■ **Work to be completed**:
Copy each of the records below word for word, leaving out the pictures.

■ **Data provided**:
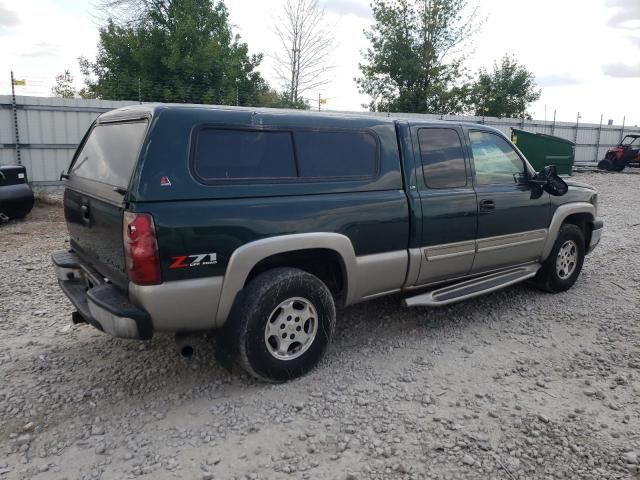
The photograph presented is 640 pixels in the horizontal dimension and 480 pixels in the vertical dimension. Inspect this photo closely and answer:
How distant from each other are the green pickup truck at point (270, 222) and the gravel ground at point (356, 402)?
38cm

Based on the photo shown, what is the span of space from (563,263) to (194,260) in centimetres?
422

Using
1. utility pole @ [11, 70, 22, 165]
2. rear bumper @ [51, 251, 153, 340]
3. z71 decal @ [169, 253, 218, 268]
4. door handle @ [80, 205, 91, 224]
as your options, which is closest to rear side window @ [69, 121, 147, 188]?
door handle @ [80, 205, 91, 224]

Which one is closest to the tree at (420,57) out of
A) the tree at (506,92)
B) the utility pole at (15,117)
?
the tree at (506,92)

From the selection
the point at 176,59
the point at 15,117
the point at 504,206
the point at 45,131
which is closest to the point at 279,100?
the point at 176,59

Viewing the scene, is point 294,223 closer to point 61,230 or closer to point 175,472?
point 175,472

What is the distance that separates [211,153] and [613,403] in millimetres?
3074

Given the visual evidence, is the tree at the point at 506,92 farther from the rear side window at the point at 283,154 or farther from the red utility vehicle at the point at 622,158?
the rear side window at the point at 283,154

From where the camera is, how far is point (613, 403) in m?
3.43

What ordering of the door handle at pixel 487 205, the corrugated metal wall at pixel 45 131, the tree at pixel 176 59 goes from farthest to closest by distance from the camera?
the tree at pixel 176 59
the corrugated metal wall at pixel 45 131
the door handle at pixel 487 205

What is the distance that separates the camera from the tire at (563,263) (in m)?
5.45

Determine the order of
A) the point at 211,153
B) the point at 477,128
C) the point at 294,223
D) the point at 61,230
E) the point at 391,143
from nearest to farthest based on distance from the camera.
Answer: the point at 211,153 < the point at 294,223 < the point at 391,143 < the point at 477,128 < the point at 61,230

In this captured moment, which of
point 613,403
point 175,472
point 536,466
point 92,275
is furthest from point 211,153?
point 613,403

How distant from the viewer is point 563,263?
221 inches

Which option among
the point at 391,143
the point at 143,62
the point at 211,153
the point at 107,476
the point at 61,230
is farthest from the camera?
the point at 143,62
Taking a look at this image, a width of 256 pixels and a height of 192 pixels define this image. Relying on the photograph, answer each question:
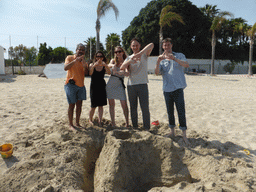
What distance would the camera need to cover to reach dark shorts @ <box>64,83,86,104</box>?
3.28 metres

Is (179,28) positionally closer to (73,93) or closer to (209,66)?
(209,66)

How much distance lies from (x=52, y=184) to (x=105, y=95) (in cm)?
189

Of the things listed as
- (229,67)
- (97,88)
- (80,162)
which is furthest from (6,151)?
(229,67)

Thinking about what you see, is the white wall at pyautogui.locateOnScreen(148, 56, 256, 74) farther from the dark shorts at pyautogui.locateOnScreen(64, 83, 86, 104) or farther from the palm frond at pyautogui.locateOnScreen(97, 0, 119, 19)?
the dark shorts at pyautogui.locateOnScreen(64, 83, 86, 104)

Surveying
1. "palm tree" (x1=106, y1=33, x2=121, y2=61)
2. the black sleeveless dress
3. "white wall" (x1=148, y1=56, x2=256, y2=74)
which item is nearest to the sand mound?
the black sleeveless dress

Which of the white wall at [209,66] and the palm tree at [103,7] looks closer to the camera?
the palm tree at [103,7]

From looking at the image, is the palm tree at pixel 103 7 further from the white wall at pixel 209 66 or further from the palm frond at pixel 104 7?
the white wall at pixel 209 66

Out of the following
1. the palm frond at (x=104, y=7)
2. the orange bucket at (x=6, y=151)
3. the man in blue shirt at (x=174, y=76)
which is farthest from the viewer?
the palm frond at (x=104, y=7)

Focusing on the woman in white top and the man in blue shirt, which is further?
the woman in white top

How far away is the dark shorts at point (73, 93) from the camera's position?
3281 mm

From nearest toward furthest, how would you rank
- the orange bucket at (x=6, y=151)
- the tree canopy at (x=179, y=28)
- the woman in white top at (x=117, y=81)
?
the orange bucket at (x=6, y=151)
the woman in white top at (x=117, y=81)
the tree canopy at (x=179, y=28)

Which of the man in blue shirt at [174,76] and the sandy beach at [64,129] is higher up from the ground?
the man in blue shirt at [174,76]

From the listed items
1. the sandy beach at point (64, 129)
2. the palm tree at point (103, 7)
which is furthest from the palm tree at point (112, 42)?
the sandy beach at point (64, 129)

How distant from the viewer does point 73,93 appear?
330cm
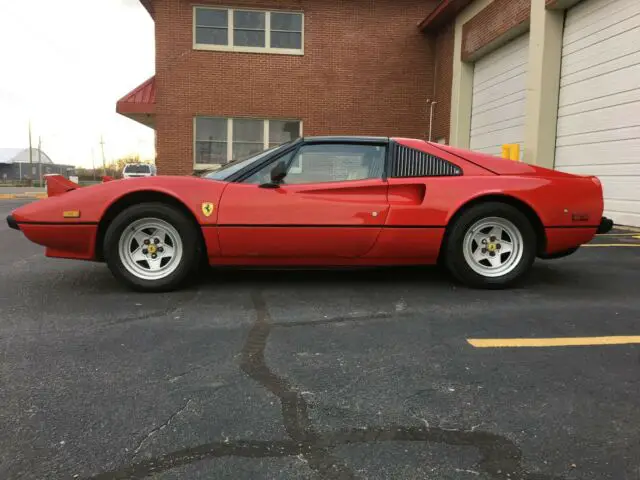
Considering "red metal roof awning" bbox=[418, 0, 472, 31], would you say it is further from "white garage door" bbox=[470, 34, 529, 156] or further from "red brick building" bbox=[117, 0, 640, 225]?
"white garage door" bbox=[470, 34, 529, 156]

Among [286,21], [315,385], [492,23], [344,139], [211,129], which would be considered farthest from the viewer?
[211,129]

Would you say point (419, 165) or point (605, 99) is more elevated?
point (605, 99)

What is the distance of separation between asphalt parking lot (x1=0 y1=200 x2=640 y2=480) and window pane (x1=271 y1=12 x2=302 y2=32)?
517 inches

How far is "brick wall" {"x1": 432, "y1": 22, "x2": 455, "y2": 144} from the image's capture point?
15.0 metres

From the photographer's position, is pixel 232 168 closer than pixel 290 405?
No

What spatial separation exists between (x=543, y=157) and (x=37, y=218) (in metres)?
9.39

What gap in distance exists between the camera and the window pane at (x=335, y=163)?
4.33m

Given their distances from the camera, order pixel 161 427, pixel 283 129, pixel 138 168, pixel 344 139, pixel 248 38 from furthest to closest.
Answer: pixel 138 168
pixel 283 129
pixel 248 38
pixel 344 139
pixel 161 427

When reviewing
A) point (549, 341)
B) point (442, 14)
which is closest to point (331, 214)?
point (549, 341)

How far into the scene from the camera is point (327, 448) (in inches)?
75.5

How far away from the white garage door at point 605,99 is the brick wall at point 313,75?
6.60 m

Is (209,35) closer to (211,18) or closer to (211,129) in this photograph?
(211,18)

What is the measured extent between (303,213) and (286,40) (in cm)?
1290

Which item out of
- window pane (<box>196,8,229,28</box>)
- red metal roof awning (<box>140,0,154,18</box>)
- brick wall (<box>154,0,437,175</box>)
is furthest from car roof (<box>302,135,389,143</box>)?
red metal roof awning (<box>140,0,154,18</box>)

■ **Answer to the problem**:
The photograph presented is 640 pixels in the horizontal dimension and 480 pixels in the vertical dimension. Inspect this photo closely and answer:
How distant from each other are the green pickup truck at point (270, 222) and the gravel ground at point (356, 402)?
38cm

Based on the photo shown, what is the span of space from (563,263) to (194,260) in centimetres?
422

Using
1. utility pole @ [11, 70, 22, 165]
2. rear bumper @ [51, 251, 153, 340]
3. z71 decal @ [169, 253, 218, 268]
4. door handle @ [80, 205, 91, 224]
as your options, which is closest to rear side window @ [69, 121, 147, 188]?
door handle @ [80, 205, 91, 224]

Which one is closest to the tree at (420,57) out of
A) the tree at (506,92)
B) the utility pole at (15,117)
?
the tree at (506,92)

From the selection
the point at 176,59
the point at 15,117
the point at 504,206
the point at 45,131
which is closest to the point at 279,100?
the point at 176,59

Viewing the scene, is point 294,223 closer to point 61,230 or closer to point 175,472?
point 175,472

What is the distance that separates [211,153] and [613,403] in millimetres?
3074

Given the visual evidence, is the tree at the point at 506,92 farther from the rear side window at the point at 283,154 or farther from the red utility vehicle at the point at 622,158?
the rear side window at the point at 283,154

From where the camera is, how far is point (613, 403) in m?
3.43

What ordering of the door handle at pixel 487 205, the corrugated metal wall at pixel 45 131, the tree at pixel 176 59 goes from farthest to closest by distance from the camera?
the tree at pixel 176 59
the corrugated metal wall at pixel 45 131
the door handle at pixel 487 205

What is the distance that separates the camera from the tire at (563,263) (in m)?
5.45

Determine the order of
A) the point at 211,153
B) the point at 477,128
C) the point at 294,223
D) the point at 61,230
E) the point at 391,143
from nearest to farthest based on distance from the camera.
Answer: the point at 211,153 < the point at 294,223 < the point at 391,143 < the point at 477,128 < the point at 61,230

In this captured moment, which of
point 613,403
point 175,472
point 536,466
point 92,275
is furthest from point 211,153?
point 613,403

How distant from the viewer is point 563,263?
221 inches

Which option among
the point at 391,143
the point at 143,62
the point at 211,153
the point at 107,476
the point at 61,230
is farthest from the camera?
the point at 143,62
Taking a look at this image, a width of 256 pixels and a height of 192 pixels define this image. Relying on the photograph, answer each question:
What distance would the camera need to cover to reach dark shorts @ <box>64,83,86,104</box>?
3.28 metres

Is (179,28) positionally closer to (73,93) or closer to (209,66)?
(209,66)

How much distance lies from (x=52, y=184) to (x=105, y=95) (in cm)?
189

Of the things listed as
- (229,67)
- (97,88)
- (80,162)
which is furthest from (6,151)?
(229,67)

Thinking about what you see, is the white wall at pyautogui.locateOnScreen(148, 56, 256, 74) farther from the dark shorts at pyautogui.locateOnScreen(64, 83, 86, 104) or farther from the palm frond at pyautogui.locateOnScreen(97, 0, 119, 19)?
the dark shorts at pyautogui.locateOnScreen(64, 83, 86, 104)

Surveying
1. "palm tree" (x1=106, y1=33, x2=121, y2=61)
2. the black sleeveless dress
3. "white wall" (x1=148, y1=56, x2=256, y2=74)
which item is nearest to the sand mound?
the black sleeveless dress

Which of the white wall at [209,66] and the palm tree at [103,7] looks closer to the camera?
the palm tree at [103,7]

From looking at the image, is the palm tree at pixel 103 7 further from the white wall at pixel 209 66 or further from the palm frond at pixel 104 7?
the white wall at pixel 209 66

Out of the following
1. the palm frond at (x=104, y=7)
2. the orange bucket at (x=6, y=151)
3. the man in blue shirt at (x=174, y=76)
which is farthest from the viewer?
the palm frond at (x=104, y=7)

Focusing on the woman in white top and the man in blue shirt, which is further?
the woman in white top

How far away is the dark shorts at point (73, 93) from the camera's position?
3281 mm

From nearest toward furthest, how would you rank
- the orange bucket at (x=6, y=151)
- the tree canopy at (x=179, y=28)
- the woman in white top at (x=117, y=81)
?
the orange bucket at (x=6, y=151)
the woman in white top at (x=117, y=81)
the tree canopy at (x=179, y=28)

Which of the man in blue shirt at [174,76] and the sandy beach at [64,129] is higher up from the ground?
the man in blue shirt at [174,76]

From the listed items
1. the sandy beach at point (64, 129)
2. the palm tree at point (103, 7)
which is furthest from the palm tree at point (112, 42)?
the sandy beach at point (64, 129)

How distant from the viewer does point 73,93 appear?
330cm
Considering "red metal roof awning" bbox=[418, 0, 472, 31], would you say it is further from "white garage door" bbox=[470, 34, 529, 156] or further from "red brick building" bbox=[117, 0, 640, 225]?
"white garage door" bbox=[470, 34, 529, 156]

Among [286,21], [315,385], [492,23], [344,139], [211,129], which would be considered farthest from the viewer?
[211,129]

Would you say point (419, 165) or point (605, 99) is more elevated?
point (605, 99)

What is the distance of separation between asphalt parking lot (x1=0 y1=200 x2=640 y2=480) and window pane (x1=271 y1=12 x2=302 y2=32)?
517 inches

How far is "brick wall" {"x1": 432, "y1": 22, "x2": 455, "y2": 144} from the image's capture point?
15.0 metres

From the photographer's position, is pixel 232 168 closer than pixel 290 405?
No

What spatial separation exists between (x=543, y=157) and (x=37, y=218) (in metres)?
9.39

What gap in distance exists between the camera and the window pane at (x=335, y=163)?
4.33m

Given their distances from the camera, order pixel 161 427, pixel 283 129, pixel 138 168, pixel 344 139, pixel 248 38 from furthest to closest.
Answer: pixel 138 168
pixel 283 129
pixel 248 38
pixel 344 139
pixel 161 427

When reviewing
A) point (549, 341)
B) point (442, 14)
which is closest to point (331, 214)?
point (549, 341)

How far into the scene from the camera is point (327, 448) (in inches)?
75.5

How far away from the white garage door at point 605,99 is the brick wall at point 313,75?
6.60 m

Is (209,35) closer to (211,18) or closer to (211,129) in this photograph?
(211,18)

What is the measured extent between (303,213) and (286,40) (in cm)?
1290

Which item out of
- window pane (<box>196,8,229,28</box>)
- red metal roof awning (<box>140,0,154,18</box>)
- brick wall (<box>154,0,437,175</box>)
is furthest from car roof (<box>302,135,389,143</box>)?
red metal roof awning (<box>140,0,154,18</box>)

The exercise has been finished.